Green and Smelly passage, in the Easegill System, is a gross misnomer, conjuring up as it does an evil place ? more like a sewer than a cave.
As I understand it, it was so-called because a group of cavers were underground exploring new cave and walking along a very pleasant passage, when suddenly they were assailed by acrid fumes from a smoke-bomb set off on the surface near a draughting hole by some friends of theirs; the smoke was followed shortly by the water's turning bright green, as the fluorescein that had been intodued into a stream sink (by the same surface group) reached them.
So Green and Smelly were very temporary phenomena, but the (rather unfortunate) name stuck.
'Ignorance is Bliss' is another Easegill name, this time with rather more pleasant connotation.
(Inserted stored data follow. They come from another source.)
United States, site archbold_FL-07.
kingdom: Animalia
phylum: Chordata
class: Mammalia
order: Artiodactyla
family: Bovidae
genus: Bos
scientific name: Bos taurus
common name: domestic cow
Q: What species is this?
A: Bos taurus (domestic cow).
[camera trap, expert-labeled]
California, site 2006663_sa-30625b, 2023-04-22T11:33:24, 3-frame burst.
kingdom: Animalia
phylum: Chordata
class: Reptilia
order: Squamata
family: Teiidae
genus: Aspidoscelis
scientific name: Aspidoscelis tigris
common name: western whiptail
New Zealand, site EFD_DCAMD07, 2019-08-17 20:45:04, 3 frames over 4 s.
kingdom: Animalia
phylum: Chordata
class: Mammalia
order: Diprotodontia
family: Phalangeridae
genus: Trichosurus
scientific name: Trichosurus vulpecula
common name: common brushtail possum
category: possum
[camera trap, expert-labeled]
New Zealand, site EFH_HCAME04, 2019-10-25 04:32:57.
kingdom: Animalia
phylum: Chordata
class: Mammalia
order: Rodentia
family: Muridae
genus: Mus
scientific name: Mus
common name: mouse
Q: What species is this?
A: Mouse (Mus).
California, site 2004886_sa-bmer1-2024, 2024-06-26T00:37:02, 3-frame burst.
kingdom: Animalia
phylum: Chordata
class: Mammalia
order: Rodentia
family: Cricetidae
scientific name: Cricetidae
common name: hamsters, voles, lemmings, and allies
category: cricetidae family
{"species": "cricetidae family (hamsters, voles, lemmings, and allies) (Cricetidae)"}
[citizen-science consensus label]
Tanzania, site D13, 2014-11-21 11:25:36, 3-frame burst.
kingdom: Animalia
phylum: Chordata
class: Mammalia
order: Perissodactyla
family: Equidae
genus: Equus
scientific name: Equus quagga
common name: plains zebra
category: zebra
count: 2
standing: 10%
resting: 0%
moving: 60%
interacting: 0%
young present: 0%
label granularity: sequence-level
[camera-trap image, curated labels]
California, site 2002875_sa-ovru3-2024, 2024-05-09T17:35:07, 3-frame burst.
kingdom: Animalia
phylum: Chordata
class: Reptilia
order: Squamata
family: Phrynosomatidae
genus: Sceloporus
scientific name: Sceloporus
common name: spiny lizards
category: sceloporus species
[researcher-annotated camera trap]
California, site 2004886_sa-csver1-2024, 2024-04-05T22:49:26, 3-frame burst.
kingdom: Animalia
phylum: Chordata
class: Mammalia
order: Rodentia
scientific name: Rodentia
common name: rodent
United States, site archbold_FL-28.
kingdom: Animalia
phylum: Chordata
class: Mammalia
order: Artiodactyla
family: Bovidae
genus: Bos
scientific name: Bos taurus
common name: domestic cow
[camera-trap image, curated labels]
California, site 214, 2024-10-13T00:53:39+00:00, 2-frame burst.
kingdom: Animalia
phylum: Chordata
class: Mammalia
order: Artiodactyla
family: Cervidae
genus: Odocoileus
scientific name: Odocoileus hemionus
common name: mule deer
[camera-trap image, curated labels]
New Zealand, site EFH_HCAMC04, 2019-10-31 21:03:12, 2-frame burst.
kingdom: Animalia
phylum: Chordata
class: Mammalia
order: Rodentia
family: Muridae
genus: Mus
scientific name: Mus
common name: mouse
Again, as I understand it, a youg lad named Ron Bliss had caught the caving bug and got the bit well and truly between his teeth as he joined the early exploration of the Easegill caves ? which, at the time, were known as the near series of County Pot (Oxford Pot at the time, of course). Anyway, he evidently 'discovered' several passages that had already been entered, and his efforts were indulged by the older members of his group.
So when he really did find a new passage, I gather that the other guys didn't believe him at first; when they found that he'd discovered a route through to the back end of Lancaster Hole, they called it after him ? 'Ignorance is Bliss'.
Again in Easgill, I don't know who was first to reach Holbeck Junction, but the 'real' Holbeck Junction is (or at least, it was) a major junction on the railway just outside Leeds. So I guess that the guys who were first there came from somehwere near Leeds and named it accordngly. Maybe 'Main Line Terminus' and 'Main Line Passage' continued the railway theme?